Exercise description:
Can you repeat all the items below, swapping "stone obelisk" for "stone pillar" and leaving everything else unchanged?

##### Dataset #####

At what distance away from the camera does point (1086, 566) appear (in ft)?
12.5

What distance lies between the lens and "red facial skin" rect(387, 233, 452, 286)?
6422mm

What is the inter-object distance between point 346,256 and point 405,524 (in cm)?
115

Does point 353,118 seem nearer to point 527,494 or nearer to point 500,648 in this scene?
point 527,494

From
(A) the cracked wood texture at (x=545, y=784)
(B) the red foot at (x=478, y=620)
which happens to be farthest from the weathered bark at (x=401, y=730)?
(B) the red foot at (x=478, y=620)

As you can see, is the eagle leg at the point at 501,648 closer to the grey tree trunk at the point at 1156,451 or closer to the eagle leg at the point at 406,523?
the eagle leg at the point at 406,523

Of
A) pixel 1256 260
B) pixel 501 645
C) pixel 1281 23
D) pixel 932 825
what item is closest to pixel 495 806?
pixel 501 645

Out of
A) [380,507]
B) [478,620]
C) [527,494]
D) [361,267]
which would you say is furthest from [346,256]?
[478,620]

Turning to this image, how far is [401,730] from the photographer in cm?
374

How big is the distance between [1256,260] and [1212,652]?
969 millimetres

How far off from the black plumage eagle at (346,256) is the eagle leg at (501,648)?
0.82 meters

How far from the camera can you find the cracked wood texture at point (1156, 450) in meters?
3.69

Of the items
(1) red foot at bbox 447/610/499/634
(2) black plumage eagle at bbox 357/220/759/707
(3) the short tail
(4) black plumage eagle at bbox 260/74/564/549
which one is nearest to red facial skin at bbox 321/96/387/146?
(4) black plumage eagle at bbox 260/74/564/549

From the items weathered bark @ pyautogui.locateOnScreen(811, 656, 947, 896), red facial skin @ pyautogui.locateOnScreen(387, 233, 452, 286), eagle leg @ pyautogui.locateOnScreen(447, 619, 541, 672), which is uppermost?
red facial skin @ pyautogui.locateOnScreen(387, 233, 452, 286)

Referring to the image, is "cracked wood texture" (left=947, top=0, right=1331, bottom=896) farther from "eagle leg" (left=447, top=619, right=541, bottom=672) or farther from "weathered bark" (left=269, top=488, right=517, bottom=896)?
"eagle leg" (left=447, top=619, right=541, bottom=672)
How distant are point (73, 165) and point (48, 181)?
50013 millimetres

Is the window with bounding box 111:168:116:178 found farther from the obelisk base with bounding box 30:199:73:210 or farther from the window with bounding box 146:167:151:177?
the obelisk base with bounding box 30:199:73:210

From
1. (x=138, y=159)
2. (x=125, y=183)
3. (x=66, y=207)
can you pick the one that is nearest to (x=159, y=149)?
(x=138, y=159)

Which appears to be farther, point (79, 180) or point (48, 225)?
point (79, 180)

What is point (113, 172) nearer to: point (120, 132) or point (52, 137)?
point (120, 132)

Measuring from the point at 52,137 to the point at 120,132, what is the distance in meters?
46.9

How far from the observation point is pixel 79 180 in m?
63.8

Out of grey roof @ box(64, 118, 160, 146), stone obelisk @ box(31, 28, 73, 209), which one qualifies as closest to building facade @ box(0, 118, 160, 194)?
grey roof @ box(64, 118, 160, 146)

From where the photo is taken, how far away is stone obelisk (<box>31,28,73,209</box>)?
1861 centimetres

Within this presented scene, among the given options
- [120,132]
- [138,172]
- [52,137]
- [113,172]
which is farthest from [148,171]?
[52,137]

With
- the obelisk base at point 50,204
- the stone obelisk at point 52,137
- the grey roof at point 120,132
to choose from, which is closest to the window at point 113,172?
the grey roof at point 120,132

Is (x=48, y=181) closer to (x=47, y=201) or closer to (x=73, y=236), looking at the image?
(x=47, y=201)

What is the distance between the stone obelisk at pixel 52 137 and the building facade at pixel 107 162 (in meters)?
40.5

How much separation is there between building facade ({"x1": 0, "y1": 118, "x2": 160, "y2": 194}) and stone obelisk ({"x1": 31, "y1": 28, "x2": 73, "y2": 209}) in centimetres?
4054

#####

Complete answer:
At what distance away from the camera does point (1086, 566) appear (in ft)?
12.5

What distance lies between the lens and "red facial skin" rect(387, 233, 452, 286)?
6422mm

What is the inter-object distance between point 346,256 and point 405,524 (in cm)?
115

Does point 353,118 seem nearer to point 527,494 or nearer to point 500,648 in this scene?
point 527,494

From
(A) the cracked wood texture at (x=545, y=784)
(B) the red foot at (x=478, y=620)
which happens to be farthest from the weathered bark at (x=401, y=730)?
(B) the red foot at (x=478, y=620)

As you can see, is the eagle leg at the point at 501,648 closer to the grey tree trunk at the point at 1156,451 or closer to the eagle leg at the point at 406,523?
the eagle leg at the point at 406,523

Of
A) pixel 1256 260
B) pixel 501 645
C) pixel 1281 23
D) pixel 932 825
what item is closest to pixel 495 806?
pixel 501 645

Out of
A) [380,507]
B) [478,620]
C) [527,494]
D) [361,267]
which would you say is furthest from [346,256]?
[478,620]

Turning to this image, how far is [401,730] from the photographer in cm?
374

How big is the distance between [1256,260] and [1212,652]?
969 millimetres

How far off from the black plumage eagle at (346,256) is the eagle leg at (501,648)?
0.82 meters

How far from the camera can you find the cracked wood texture at point (1156, 450) in meters?
3.69

Of the items
(1) red foot at bbox 447/610/499/634
(2) black plumage eagle at bbox 357/220/759/707
(3) the short tail
(4) black plumage eagle at bbox 260/74/564/549
which one is nearest to red facial skin at bbox 321/96/387/146?
(4) black plumage eagle at bbox 260/74/564/549

From the items weathered bark @ pyautogui.locateOnScreen(811, 656, 947, 896), red facial skin @ pyautogui.locateOnScreen(387, 233, 452, 286), eagle leg @ pyautogui.locateOnScreen(447, 619, 541, 672), which is uppermost?
red facial skin @ pyautogui.locateOnScreen(387, 233, 452, 286)

Referring to the image, is "cracked wood texture" (left=947, top=0, right=1331, bottom=896) farther from "eagle leg" (left=447, top=619, right=541, bottom=672) or farther from "weathered bark" (left=269, top=488, right=517, bottom=896)?
"eagle leg" (left=447, top=619, right=541, bottom=672)
How distant are point (73, 165) and point (48, 181)?
50013 millimetres

Is the window with bounding box 111:168:116:178 found farther from the obelisk base with bounding box 30:199:73:210 or farther from the window with bounding box 146:167:151:177?
the obelisk base with bounding box 30:199:73:210

From
1. (x=138, y=159)
2. (x=125, y=183)
3. (x=66, y=207)
can you pick the one that is nearest to (x=159, y=149)?
(x=138, y=159)

Which appears to be farther, point (79, 180) or point (48, 225)?
point (79, 180)

What is point (113, 172) nearer to: point (120, 132) or point (52, 137)?
point (120, 132)

Measuring from the point at 52,137 to the point at 120,132, what is the distance in meters?
46.9

How far from the observation point is pixel 79 180 in m?
63.8

Out of grey roof @ box(64, 118, 160, 146), stone pillar @ box(31, 28, 73, 209), which one qualifies as closest to building facade @ box(0, 118, 160, 194)?
grey roof @ box(64, 118, 160, 146)

From where the photo is taken, how far away is stone pillar (<box>31,28,73,209</box>)?
1861 centimetres

Within this presented scene, among the given options
- [120,132]
- [138,172]
- [52,137]
- [113,172]
which is farthest from [148,171]?
[52,137]

With
- the obelisk base at point 50,204
- the stone pillar at point 52,137
- the grey roof at point 120,132
to choose from, which is closest to the window at point 113,172?
the grey roof at point 120,132

Is (x=48, y=181) closer to (x=47, y=201) or closer to (x=73, y=236), looking at the image?
(x=47, y=201)

What is the distance between the stone pillar at pixel 52 137 and the building facade at pixel 107 162 (in meters)?
40.5

How much separation is there between building facade ({"x1": 0, "y1": 118, "x2": 160, "y2": 194}) and stone pillar ({"x1": 31, "y1": 28, "x2": 73, "y2": 209}) in centimetres?
4054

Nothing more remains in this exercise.